**Directive:** Quote the stretch of the wheat price inflation article from "It is undoubtedly" through "dampen domestic inflation." word for word.

# Start of Selected extract

People's Democracy

(Weekly Organ of the Communist Party of India (Marxist)


Vol. XXXI

No. 51

December 23, 2007

Economic Notes

 

Wheat Price Inflation And India

 

C P Chandrasekhar

 

Having decided to import wheat in sequential lots to beef up its reserve, the government finds that it has to pay continuously rising prices for the commodity. According to reports, as compared with the weighted average price of $205 per tonne paid for wheat imported in 2006-07, the average price paid on tenders floated on June 26, August 30 and November 12, 2007 was $326, $389 and $400 per tonne respectively. This takes the weighted average price paid so far this year to $372 per tonne or 80 per cent higher than in the previous year. With one more tender floated on November 26 and more imports likely if an early election is planned, this figure may rise even further.

 

It is undoubtedly true that with total imports contracted thus far this year valued at a little more than $600 million, the foreign exchange burden imposed by these imports is small change when compared to the $270 billion of reserves that India holds. However, the high price of imports does imply the price paid for imports is 1.5 to two times the procurement price offered to domestic farmers. Since these imports are being used to shore up stocks meant for the public distribution system, this also means that the budgetary subsidy for wheat would be that much higher, with the subsidy being paid to international suppliers in order to dampen domestic inflation.

# End of Selected extract
# Start of Entries provided

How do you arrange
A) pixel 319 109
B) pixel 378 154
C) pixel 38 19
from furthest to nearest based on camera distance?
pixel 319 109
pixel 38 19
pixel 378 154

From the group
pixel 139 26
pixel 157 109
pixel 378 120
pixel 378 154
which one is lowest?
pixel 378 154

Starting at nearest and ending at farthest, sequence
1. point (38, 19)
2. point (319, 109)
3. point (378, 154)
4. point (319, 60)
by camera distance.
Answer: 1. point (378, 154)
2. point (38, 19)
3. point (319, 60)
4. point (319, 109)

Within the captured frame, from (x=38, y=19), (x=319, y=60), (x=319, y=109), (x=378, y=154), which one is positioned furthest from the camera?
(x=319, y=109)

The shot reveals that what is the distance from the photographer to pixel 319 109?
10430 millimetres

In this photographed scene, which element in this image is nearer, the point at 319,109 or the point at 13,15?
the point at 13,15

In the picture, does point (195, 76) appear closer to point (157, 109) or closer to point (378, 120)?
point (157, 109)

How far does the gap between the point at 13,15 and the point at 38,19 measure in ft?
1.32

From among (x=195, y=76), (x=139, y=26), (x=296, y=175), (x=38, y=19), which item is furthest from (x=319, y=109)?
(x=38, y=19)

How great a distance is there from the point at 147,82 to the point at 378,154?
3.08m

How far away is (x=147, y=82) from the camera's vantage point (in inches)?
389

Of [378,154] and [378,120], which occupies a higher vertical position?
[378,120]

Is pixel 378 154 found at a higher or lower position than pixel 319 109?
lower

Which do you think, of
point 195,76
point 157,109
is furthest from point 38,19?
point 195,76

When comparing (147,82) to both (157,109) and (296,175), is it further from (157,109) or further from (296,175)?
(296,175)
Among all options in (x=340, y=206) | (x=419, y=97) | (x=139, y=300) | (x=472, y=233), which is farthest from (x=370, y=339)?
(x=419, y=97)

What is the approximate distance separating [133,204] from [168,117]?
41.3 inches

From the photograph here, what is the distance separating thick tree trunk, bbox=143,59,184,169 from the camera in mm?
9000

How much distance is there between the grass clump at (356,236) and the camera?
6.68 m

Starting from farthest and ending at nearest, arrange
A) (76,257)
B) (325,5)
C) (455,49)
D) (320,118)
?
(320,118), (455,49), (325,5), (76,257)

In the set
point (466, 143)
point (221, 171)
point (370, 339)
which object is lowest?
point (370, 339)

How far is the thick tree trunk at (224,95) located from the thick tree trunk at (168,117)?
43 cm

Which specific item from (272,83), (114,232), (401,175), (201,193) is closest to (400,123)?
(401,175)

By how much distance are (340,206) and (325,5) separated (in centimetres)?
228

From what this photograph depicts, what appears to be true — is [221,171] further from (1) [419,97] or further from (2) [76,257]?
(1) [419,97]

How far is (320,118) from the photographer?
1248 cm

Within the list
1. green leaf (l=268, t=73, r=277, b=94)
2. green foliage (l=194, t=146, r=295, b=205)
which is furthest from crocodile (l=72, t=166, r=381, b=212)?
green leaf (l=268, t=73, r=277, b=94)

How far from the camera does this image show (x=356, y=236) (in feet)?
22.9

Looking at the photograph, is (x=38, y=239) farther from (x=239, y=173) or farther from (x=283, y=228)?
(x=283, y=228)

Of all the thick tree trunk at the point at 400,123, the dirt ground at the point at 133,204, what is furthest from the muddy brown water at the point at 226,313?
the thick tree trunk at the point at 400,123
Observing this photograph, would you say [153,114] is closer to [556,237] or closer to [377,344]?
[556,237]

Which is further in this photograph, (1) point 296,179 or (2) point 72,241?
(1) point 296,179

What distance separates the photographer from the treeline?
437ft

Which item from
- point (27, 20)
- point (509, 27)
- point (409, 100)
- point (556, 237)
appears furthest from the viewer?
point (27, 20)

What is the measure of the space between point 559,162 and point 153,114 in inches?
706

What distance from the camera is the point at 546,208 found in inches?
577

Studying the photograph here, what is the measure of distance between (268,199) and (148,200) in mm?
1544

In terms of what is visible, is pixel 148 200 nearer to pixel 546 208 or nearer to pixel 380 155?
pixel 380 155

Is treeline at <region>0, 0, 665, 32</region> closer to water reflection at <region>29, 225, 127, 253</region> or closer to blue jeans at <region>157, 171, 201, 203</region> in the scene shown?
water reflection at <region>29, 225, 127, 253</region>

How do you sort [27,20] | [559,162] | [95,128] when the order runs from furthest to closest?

# End of Entries provided

**Task result:**
It is undoubtedly true that with total imports contracted thus far this year valued at a little more than $600 million, the foreign exchange burden imposed by these imports is small change when compared to the $270 billion of reserves that India holds. However, the high price of imports does imply the price paid for imports is 1.5 to two times the procurement price offered to domestic farmers. Since these imports are being used to shore up stocks meant for the public distribution system, this also means that the budgetary subsidy for wheat would be that much higher, with the subsidy being paid to international suppliers in order to dampen domestic inflation.